The Children’s Defense Fund indicates that uninsured children are at greater risk for preventable illness. The majority of uninsured children with asthma and one in three uninsured children with recurring ear infections never see a doctor during the year. Many are hospitalized for acute asthma attacks that could have been prevented or suffer permanent hearing loss from untreated ear infections. A report from the state of Florida indicates that uninsured children are 25 percent more likely to miss school.

Researchers have shown that investing in children’s health coverage actually saves taxpayer dollars. One in four uninsured children either uses the hospital emergency room as a regular source of health care – a costly endeavor – or has no regular source of care.

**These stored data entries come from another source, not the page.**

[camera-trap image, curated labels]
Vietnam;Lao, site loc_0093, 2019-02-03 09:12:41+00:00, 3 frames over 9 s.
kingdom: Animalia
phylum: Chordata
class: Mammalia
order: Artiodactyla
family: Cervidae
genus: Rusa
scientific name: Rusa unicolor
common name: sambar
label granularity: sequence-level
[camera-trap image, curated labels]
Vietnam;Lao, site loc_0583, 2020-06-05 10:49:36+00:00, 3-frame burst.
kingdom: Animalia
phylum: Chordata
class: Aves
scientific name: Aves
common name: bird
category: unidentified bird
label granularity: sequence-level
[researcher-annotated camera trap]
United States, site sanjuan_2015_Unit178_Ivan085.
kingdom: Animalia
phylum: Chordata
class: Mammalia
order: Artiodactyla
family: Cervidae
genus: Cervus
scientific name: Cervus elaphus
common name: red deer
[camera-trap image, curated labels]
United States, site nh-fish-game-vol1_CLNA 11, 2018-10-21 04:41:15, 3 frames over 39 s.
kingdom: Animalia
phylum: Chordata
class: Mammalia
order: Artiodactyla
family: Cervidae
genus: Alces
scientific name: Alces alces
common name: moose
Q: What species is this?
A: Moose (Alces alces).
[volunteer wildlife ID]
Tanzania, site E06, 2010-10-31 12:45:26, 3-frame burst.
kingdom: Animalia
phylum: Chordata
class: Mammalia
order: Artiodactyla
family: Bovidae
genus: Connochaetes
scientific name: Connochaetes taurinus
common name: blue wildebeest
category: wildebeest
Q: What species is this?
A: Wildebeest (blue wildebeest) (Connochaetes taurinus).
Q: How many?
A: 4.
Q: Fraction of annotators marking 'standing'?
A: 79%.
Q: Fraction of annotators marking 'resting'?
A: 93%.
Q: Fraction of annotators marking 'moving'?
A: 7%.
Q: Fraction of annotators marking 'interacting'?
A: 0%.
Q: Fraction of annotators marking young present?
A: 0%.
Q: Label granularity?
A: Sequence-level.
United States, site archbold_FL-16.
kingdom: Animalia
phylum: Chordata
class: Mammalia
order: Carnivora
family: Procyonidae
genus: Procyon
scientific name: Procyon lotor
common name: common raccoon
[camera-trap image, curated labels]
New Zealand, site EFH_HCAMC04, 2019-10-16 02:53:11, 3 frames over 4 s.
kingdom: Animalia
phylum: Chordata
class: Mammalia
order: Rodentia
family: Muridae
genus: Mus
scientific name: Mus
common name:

Florida found that when parents were helped to buy coverage for uninsured children, children received health care in doctors’ offices rather than hospital emergency rooms. In 1996, emergency room visits dropped by 70 percent in areas of the state served by the new program, saving the state’s taxpayers and consumers $13 million.

While educating our children remains essential, it is just as essential that we keep the issue of health care coverage for children on the front burner during 2000.

Healthy children are, in the long run, better educated, and our society will undoubtedly benefit from both. The richest nation on earth need not sacrifice health care for education. Surely we can make room in the U.S. budget for both.

Raise your voice for all of America’s children. They deserve no less.

Carl E. Coan is president and chief executive officer of the Pediatric & Family Medical Center.